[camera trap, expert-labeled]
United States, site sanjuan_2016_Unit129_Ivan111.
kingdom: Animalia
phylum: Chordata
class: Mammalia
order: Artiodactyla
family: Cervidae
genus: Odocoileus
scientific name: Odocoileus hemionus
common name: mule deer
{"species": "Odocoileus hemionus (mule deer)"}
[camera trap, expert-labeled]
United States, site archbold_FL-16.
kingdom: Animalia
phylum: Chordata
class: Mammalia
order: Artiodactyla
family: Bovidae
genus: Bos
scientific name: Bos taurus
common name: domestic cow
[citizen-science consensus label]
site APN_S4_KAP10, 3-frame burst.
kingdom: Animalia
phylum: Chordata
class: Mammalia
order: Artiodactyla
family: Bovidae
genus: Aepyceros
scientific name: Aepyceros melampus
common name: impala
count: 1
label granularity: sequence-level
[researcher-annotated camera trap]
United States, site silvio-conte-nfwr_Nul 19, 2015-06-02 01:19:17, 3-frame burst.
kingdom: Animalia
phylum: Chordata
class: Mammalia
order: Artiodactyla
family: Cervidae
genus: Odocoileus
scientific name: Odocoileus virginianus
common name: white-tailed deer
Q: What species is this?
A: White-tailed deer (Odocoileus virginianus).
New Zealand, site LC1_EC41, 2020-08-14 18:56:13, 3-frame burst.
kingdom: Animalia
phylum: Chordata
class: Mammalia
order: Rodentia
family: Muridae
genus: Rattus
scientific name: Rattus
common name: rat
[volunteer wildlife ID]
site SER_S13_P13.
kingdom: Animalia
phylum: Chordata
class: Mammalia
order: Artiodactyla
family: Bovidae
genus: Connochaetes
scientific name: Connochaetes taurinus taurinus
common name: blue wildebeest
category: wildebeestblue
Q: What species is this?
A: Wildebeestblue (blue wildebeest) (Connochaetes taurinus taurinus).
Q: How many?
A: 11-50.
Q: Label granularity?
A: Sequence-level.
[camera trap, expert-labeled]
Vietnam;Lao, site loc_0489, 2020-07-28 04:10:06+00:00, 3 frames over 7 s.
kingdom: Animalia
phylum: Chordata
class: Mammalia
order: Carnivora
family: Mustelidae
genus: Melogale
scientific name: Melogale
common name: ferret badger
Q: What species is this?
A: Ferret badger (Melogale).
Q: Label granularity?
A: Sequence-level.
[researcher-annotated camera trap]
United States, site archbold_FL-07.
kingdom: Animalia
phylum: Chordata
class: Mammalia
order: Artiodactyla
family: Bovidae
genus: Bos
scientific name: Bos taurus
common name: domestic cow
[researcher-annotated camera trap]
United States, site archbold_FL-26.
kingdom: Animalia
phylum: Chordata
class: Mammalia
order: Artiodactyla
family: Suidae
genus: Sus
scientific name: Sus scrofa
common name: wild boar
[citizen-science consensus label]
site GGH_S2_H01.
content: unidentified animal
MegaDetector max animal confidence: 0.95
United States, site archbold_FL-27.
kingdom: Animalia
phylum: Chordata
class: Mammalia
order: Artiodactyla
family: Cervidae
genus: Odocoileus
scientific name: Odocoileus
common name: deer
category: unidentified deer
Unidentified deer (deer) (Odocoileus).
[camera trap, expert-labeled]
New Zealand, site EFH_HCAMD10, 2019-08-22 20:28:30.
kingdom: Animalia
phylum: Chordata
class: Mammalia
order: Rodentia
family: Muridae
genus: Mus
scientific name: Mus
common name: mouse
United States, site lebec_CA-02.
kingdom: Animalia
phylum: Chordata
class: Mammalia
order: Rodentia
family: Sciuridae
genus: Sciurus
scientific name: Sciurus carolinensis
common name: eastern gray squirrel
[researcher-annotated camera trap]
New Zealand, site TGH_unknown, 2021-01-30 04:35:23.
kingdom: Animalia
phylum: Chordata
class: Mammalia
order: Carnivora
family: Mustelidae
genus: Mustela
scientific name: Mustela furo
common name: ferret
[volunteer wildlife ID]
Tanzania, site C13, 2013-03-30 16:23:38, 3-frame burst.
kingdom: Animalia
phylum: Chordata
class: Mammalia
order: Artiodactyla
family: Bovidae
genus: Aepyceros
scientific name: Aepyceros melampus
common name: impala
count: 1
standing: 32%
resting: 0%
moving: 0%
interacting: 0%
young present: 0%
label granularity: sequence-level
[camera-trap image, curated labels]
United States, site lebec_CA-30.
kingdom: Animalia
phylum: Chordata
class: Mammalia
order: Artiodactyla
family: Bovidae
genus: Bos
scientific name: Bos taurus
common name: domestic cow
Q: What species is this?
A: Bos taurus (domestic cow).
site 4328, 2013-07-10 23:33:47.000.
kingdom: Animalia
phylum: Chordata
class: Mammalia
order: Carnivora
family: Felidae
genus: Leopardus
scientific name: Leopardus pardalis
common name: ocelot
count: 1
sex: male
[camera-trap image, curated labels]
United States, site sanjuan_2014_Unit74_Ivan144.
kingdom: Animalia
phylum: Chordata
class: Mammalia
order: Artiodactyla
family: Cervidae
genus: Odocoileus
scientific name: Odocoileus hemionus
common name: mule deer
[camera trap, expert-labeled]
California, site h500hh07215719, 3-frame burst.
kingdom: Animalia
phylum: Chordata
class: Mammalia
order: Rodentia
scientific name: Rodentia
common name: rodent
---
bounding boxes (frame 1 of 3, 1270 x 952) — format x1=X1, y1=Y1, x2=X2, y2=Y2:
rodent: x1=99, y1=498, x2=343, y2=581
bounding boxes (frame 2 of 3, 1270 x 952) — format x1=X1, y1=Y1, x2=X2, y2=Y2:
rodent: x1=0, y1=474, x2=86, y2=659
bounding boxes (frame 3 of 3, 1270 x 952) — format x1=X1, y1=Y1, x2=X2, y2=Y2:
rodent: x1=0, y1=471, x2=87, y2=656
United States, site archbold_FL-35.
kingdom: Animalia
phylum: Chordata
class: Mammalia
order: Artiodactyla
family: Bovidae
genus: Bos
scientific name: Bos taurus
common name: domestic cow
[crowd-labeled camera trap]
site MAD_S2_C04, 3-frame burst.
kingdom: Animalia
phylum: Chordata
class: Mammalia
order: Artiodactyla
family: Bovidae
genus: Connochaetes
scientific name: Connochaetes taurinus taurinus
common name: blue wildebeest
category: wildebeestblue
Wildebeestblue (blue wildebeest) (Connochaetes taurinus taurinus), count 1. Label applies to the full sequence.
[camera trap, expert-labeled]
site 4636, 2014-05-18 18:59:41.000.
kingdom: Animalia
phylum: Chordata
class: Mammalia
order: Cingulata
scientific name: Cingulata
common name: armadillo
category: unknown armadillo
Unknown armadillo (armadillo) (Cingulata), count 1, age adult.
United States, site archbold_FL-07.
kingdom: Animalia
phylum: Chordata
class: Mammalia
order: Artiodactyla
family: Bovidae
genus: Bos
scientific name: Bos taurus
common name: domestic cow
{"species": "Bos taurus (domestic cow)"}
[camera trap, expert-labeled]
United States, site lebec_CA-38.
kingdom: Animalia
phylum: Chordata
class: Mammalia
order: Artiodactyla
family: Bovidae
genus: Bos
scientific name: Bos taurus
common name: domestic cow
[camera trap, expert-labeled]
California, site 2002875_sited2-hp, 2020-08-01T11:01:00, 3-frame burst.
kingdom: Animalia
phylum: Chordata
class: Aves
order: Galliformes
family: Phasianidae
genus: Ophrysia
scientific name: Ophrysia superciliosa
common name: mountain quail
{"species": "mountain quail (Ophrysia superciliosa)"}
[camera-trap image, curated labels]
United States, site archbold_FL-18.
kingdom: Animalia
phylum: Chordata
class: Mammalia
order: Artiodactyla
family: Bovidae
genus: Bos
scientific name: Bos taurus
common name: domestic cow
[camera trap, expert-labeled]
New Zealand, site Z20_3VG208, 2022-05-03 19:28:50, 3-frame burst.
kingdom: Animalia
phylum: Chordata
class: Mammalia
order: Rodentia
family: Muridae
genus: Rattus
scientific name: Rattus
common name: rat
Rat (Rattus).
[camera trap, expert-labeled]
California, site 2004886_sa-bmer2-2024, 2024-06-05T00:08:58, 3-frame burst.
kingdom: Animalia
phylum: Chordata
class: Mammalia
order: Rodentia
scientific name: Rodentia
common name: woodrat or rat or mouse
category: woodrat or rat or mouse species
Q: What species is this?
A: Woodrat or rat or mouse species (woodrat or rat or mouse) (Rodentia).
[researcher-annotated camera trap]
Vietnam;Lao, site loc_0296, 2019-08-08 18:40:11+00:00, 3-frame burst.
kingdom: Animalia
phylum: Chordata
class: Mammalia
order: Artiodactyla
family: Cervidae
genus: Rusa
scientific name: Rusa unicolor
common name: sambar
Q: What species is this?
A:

▬▬▬▬▬▬

PROBLEM REQUIREMENTS ▸ Look above for the line holding "United States, site archbold_FL-16." and the line holding "common name: white-tailed deer", then output exactly those two lines and every line between them, nothing more.

RESPONSE AREA ▸
United States, site archbold_FL-16.
kingdom: Animalia
phylum: Chordata
class: Mammalia
order: Artiodactyla
family: Bovidae
genus: Bos
scientific name: Bos taurus
common name: domestic cow
[citizen-science consensus label]
site APN_S4_KAP10, 3-frame burst.
kingdom: Animalia
phylum: Chordata
class: Mammalia
order: Artiodactyla
family: Bovidae
genus: Aepyceros
scientific name: Aepyceros melampus
common name: impala
count: 1
label granularity: sequence-level
[researcher-annotated camera trap]
United States, site silvio-conte-nfwr_Nul 19, 2015-06-02 01:19:17, 3-frame burst.
kingdom: Animalia
phylum: Chordata
class: Mammalia
order: Artiodactyla
family: Cervidae
genus: Odocoileus
scientific name: Odocoileus virginianus
common name: white-tailed deer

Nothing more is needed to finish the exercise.